- _DATA IN THIS EXERCISE_:

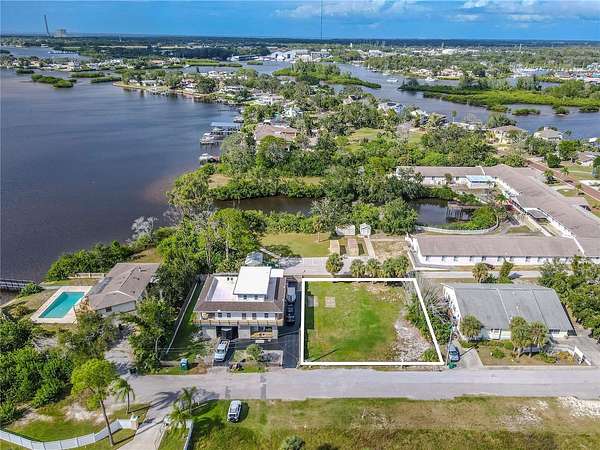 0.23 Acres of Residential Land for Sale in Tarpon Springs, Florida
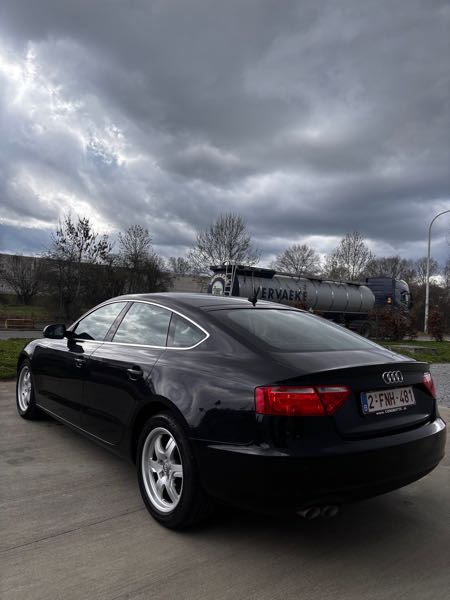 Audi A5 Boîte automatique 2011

---

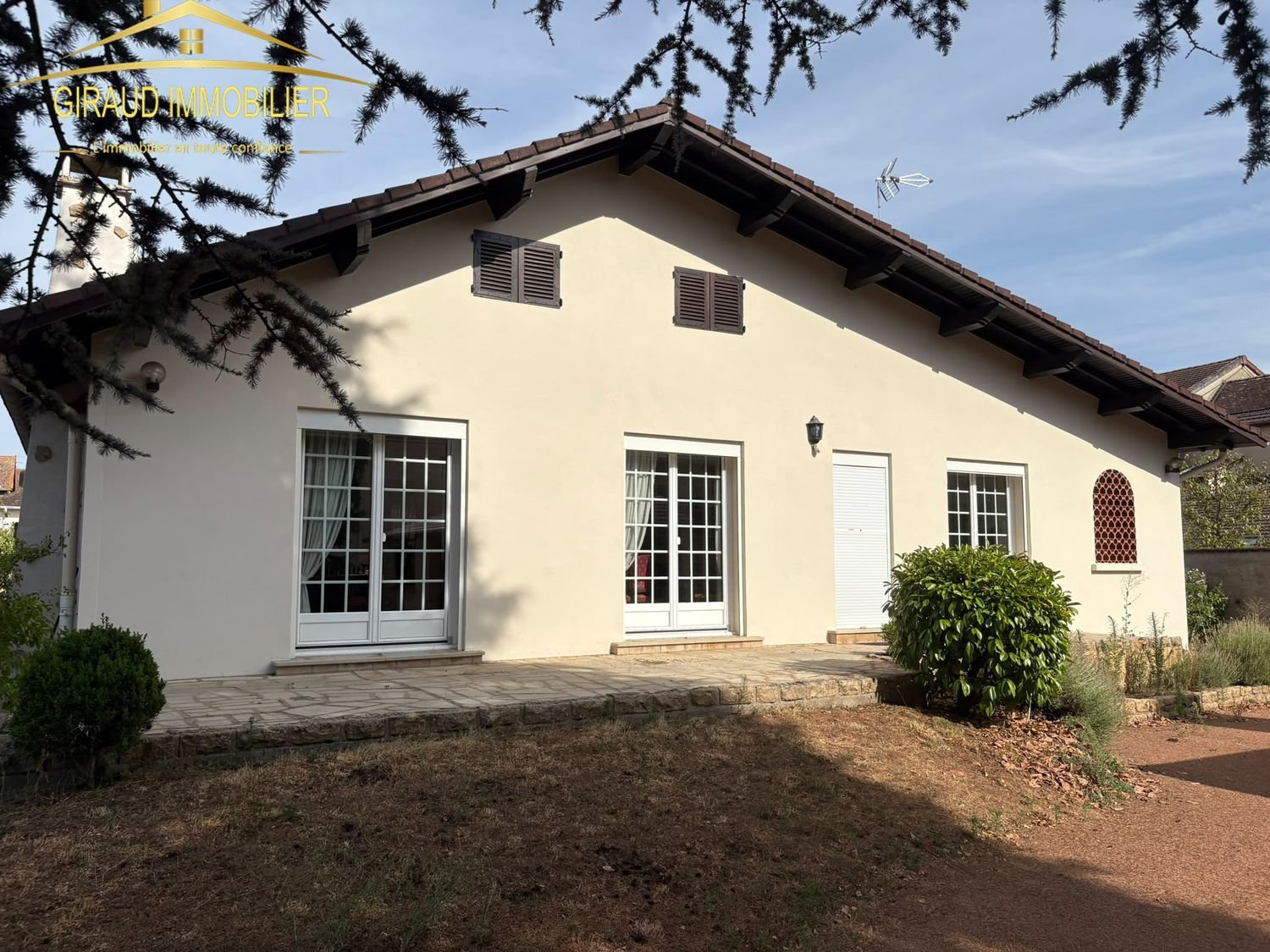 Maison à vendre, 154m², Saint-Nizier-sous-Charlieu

- _EXERCISE OBJECTIVE_:
Starting at the line above that holds "0.23 Acres of", repeat every line exactly down to and including the line that holds "Audi A5 Boîte automatique 2011", then stop. Do not carry over any pictures.

- _RESPONSE TO THIS EXERCISE_:
 0.23 Acres of Residential Land for Sale in Tarpon Springs, Florida
 Audi A5 Boîte automatique 2011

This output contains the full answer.